PAGE:

## Begin

(539d) Recent Developments in Evapoporometry for Characterizing the Pore-Size Distribution of Membranes

Recent
Developments in Evapoporometry for Characterizing the Pore-Size Distribution of
Membranes

William B. Krantz, Alan
R. Greenberg, Elmira
Kujundzic,
Adrian
Yeo, and Seyed S.
Hosseini

Evapoporometry (EP)is
a novel means for characterizing the pore-size distribution in membranes. It is
based on the principle that the vapor pressure is affected by the curvature of
a volatile liquid contained in a porous material, which is described by the
Kelvin equation.  If a wetting liquid is
used to saturate the pores, the vapor pressure will be depressed, whereas if a
non-wetting liquid is used, the vapor pressure will be enhanced.  EP involves first saturating the membrane
with a volatile liquid that is not a solvent or swelling agent for the membrane
material. The sample is then placed in a specially designed test cell that is
placed on a microbalance that permits measuring sample mass as a function of
time.  The slope of the mass versus time
curve provides the evaporation rate, which can then be related to the vapor
pressure at the interface between the liquid in the porous material and the
ambient gas phase.  The vapor pressure in
turn can be related to the pore diameter via the Kelvin equation.  If the porous material is pre-saturated with
a wetting volatile liquid, the evaporation rate will monotonically decrease as
a function of time.  This behavior
results because the liquid will evaporate progressively from the largest to the
smallest pores.

## End

Rows from a dataset:
## Begin

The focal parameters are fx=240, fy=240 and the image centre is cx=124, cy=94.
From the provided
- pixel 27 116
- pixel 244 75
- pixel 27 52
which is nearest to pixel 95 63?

## End

EXERCISE TASK 1:
What happens to the vapor pressure when the pores are saturated with a non-wetting liquid, according to the evapoporometry abstract above?
EXERCISE TASK 2:
Carry the evapoporometry abstract above forward from its final sentence.

REPLY 1:
The vapor pressure is enhanced.

REPLY 2:
The accuracy and
reproducibility of EP are confirmed by characterizing the pore-size
distribution of 100 nm Anopore membranes. The latter are an alumina-based
inorganic membrane that has very regular non-interconnected columnar pores. The
results of EP characterization are compared with SEM measurements and with SEM and
AFM analyses of other investigators. EP is also used to characterize 20 nm and
50 nm commercial PVDF membranes and compared with an independent
characterization of the pore-size distribution via displacement porometry. This
comparison reveals substantial compaction effects during the displacement
porometry analyses that shift the pore-size distribution towards smaller pores.
This observation is not surprising since pressures as high as 30 bar were
required for the liquid displacement. However, it underscores one of the
advantages of EP in that it permits characterizing the pore-size distribution
of fragile and compressible membrane materials since it can be done at
atmospheric pressure.

Other advantages as
well as the limitations of EP will be discussed. In particular, a detailed
error analysis is presented that shows that EP is a very accurate method for
characterizing small pores, 2-100 nm, but incurs significant error for pores
larger than approximately 200 nm. Although EP is applied to flat sheet membranes
in the work presented here, the use of this technique for other applications
will be outlined.